IT’S been 100 years since Mount Hawthorn locals banded together to build a house for a wounded World War I veteran.
Anne Chapple is the granddaughter of Private Cuthbert John Porter, one of the first to return from Gallipoli. Shot through the left leg on the first day of the landing and unable to work, he was chosen to live in the house that was built by the Mount Hawthorn Progress Association as an alternative to a memorial.
“He was very embarrassed by it,” Ms Chapple says of her grandfather being gifted the house, “and actually wrote to the war council and asked that it not be given to him, and said there were others more deserving.”
The humility only convinced the war council and the association he was the right person.

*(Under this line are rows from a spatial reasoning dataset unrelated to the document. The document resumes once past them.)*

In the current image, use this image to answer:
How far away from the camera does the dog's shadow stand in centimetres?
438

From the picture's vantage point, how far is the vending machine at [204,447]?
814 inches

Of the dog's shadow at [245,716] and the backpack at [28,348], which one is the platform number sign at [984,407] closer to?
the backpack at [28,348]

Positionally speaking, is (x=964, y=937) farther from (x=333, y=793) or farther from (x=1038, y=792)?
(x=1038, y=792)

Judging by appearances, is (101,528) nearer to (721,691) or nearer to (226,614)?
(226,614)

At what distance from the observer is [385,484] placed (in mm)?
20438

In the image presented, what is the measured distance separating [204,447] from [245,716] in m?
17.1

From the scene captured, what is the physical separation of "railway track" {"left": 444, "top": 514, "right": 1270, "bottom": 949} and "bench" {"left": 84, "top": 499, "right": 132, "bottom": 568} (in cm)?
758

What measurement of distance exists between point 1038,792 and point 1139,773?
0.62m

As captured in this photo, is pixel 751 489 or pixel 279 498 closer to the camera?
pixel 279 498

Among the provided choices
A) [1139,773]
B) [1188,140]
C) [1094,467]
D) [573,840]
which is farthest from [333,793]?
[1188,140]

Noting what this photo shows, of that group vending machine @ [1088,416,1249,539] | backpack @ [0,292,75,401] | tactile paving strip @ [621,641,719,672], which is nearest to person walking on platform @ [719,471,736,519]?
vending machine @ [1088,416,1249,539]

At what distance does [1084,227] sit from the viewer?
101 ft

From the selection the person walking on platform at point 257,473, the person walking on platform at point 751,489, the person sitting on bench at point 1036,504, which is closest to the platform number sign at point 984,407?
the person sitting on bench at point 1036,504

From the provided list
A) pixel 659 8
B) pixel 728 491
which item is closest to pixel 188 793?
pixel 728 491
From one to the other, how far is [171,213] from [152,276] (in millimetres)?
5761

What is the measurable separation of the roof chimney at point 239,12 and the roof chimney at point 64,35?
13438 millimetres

Two busy bees were held in the leadup to the construction, one on January 29, 1916 to clear the block with axes and saws, and on February 5 a half-mile long procession of stone, timber bricks and paint was marched to the site.
On February 12, 200 men set to work, cheered on by 4000 onlookers and a “score of ladies” supplying hot meals. In one day they nearly completed the building, with only a few finishing touches to go.
In her history of the cottage, Ms Chapple says her grandfather lived out his days there, raising the flag every Anzac Day and Remembrance Day till his death in 1964.
This year’s centenary will mix solemnity with celebration. There will be music, plays, and the opening of a time capsule, sealed by Mt Hawthorn primary school children 10 years ago at the 90th anniversary.
Ms Chapple is also recreating a fowl tradition from the 1916 opening: “on the actual day it was opened they had eight-dozen ducks auctioned off,” Ms Chapple says.
It will be recreated in the forms of crafted, carved and painted ducks that people are donating. “You can call me a wuss, but I really did not want 96 ducks quacking—and someone said pooping—around the place,” Ms Chapple chortled.
Today, Vincent city council owns the building, and in the early 1990s it was vested with the Vietnam Veterans Association, which rescued it from disrepair in an echo of the original community effort to build the house.